Philip Hope Percival (1886–1966) was a renowned English-born white hunter and early safari guide in colonial Kenya. During his career, he guided Theodore Roosevelt, Baron Rothschild, and Ernest Hemingway on African hunts. Hemingway modelled the fictional hunter Robert Wilson in his story "The Short Happy Life of Francis Macomber" after Percival. Percival also worked with well-known white hunters like Bror von Blixen-Finecke and mentored Sydney Downey and Harry Selby, and was known in African hunting circles as the "Dean of Hunters".

==Early life==
Percival was born in Newcastle upon Tyne in Northern England, at the tail end of the 19th century. When Philip was still quite young, his older brother Blaney (born 1875) went off to East Africa, and proceeded to send Philip several exciting accounts of his life as a game warden there. When Philip turned 21, he inherited a small sum of money and struck out to join his brother in Africa, sailing to Mombasa. Percival settled in Limuru, where he grew coffee and wheat and bred ostriches, cattle and horses.

==Hunting life==
Upon reaching Africa, Percival was quick to pick up hunting with his brother and Harold and Clifford Hill, who were also ostrich farmers. The ostriches they raised were used as bait to lure lion and other big game. At first, Percival mainly hunted lions with the Hills, but in time he started to lead hunting trips of his own. Initially he charged clients a fee of ten pounds per week and an additional twenty-five pounds per lion and in those days guides like Percival only provided the wagon, pack animals and a couple of assistants, leaving the clients to provide their own food, drink, tents and bedding.

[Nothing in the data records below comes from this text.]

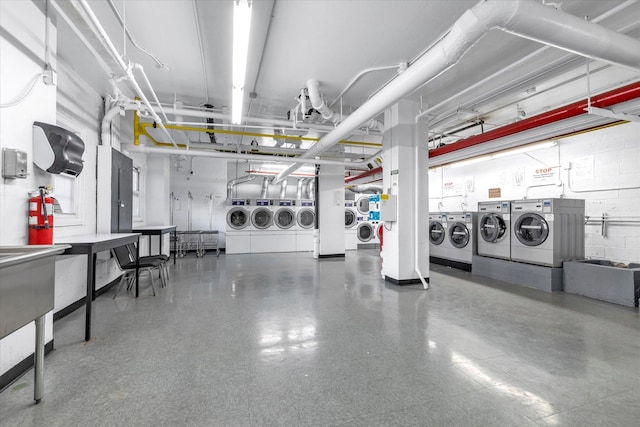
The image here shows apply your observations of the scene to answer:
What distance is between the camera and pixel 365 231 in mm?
9781

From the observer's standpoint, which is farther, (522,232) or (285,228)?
(285,228)

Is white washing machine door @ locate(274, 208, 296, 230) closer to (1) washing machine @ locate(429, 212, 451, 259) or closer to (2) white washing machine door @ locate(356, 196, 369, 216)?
(2) white washing machine door @ locate(356, 196, 369, 216)

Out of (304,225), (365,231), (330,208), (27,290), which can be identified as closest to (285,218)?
(304,225)

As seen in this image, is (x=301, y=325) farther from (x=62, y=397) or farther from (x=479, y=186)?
(x=479, y=186)

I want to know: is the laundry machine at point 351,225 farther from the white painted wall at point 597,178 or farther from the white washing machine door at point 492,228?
the white washing machine door at point 492,228

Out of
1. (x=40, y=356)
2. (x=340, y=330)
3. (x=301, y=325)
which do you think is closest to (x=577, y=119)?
(x=340, y=330)

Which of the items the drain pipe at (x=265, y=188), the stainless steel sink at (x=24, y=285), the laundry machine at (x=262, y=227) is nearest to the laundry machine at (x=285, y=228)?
the laundry machine at (x=262, y=227)

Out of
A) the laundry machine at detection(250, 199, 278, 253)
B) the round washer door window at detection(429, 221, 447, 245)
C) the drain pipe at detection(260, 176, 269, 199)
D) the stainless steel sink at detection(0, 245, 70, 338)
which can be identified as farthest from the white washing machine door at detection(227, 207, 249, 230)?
the stainless steel sink at detection(0, 245, 70, 338)

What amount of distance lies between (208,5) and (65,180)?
2.64m

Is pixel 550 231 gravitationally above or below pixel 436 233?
above

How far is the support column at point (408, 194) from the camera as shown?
4.44 metres

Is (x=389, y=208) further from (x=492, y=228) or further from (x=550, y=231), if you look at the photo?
(x=550, y=231)

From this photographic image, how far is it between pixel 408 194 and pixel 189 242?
680 cm

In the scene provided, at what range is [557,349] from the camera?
7.61 ft
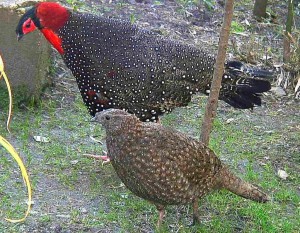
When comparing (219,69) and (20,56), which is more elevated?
(219,69)

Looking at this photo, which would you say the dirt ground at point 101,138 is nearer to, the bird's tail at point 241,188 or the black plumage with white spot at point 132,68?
the bird's tail at point 241,188

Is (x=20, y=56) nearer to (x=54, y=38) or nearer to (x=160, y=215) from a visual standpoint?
(x=54, y=38)

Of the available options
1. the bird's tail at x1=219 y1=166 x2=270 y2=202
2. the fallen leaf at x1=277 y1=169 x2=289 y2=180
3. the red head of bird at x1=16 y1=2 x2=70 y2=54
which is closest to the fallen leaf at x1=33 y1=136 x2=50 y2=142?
the red head of bird at x1=16 y1=2 x2=70 y2=54

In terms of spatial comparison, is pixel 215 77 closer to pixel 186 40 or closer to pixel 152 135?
pixel 152 135

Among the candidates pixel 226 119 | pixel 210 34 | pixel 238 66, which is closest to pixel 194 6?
pixel 210 34

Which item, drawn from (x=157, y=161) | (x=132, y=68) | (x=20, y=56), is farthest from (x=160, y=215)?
(x=20, y=56)

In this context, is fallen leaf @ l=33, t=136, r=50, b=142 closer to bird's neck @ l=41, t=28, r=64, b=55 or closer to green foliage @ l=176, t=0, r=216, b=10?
bird's neck @ l=41, t=28, r=64, b=55

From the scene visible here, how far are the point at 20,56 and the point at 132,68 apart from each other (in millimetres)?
1439

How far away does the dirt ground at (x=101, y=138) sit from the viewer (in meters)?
3.95

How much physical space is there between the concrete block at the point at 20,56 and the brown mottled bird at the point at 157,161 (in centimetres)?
210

===Theodore Roosevelt safari===
In 1909, Philip's brother Blaney had been instrumental in bringing then-Colonel Theodore Roosevelt to East Africa for a safari, and Philip was given the opportunity to work as an assistant hunter on the trip. Roosevelt remembered Percival well, writing about him:
"At Bondoni was Percival, a tall, sinewy man, a fine rider and shot—like so many other men whom I met, he wore merely a helmet, a flannel shirt, short breeches or trunks, and puttees and boots. I shall not forget seeing him one day as he walked beside his twelve-ox team, cracking his long whip, while in the big wagon sat pretty Mrs. Percival with a puppy, and little cheetah cub, which we had found and presented to her and which she was taming."
After the Roosevelt safari, Percival decided to become a full-time white hunter, and one of his first solo clients was Baron Rothschild. He also conducted safaris for other royals, like the Duke and Duchess of Connaught.

===Company man===
As he became more ingrained into the hunting life, Percival joined the safari company Newland and Tarlton, along with other hunters like Alan Black.
When Newland and Tarlton dissolved in 1919, and Safariland was created out of its ashes, he stayed on with that outfit as well. During this time, he mentored a new generation of hunters like Sydney Downey and Harry Selby. Percival also went on to become the first president of the East African Professional Hunter's Association, a position he served in for 15 years. In 1930, before his tenure as EAPHA president, Percival left Safariland to team up with Bror von Blixen-Finecke in the joint venture Tanganyika Guides Ltd., of which he was the Kenya director, with Bror heading up the Tanganyika operation.

===Ernest Hemingway===
During his partnership with von Blixen, Percival guided Ernest Hemingway on both of Hemingway's African safaris, the first coming in 1934. Hemingway struck up a friendship with Percival, affectionately calling him "Pop", a name they used for each other, and also one of the monikers Hemingway gave to Jackson Philips in Green Hills of Africa, a character modelled on Percival. Hemingway also considered Percival a great teacher, and most notably molded the Percival he knew into the character of Robert Wilson, in "The Short Happy Life of Francis Macomber". Yet Percival was not the only model for Wilson, and indeed critics have identified Bror von Blixen as another influence, especially in terms of Wilson's "cynicism and womanizing".

==Legacy==
The legacy of Philip Percival, the "Dean of Hunters", runs deeper than his influence on Hemingway. Percival also mentored a new generation of African hunters, including Sydney Downey, who called him "the greatest white hunter of all time", and Harry Selby, who himself went on to captivate a new generation of foreigners through the travel writings of Robert Ruark.

His autobiography Hunting, Settling & Remembering was published in 1997, with a foreword by his younger daughter, Joy.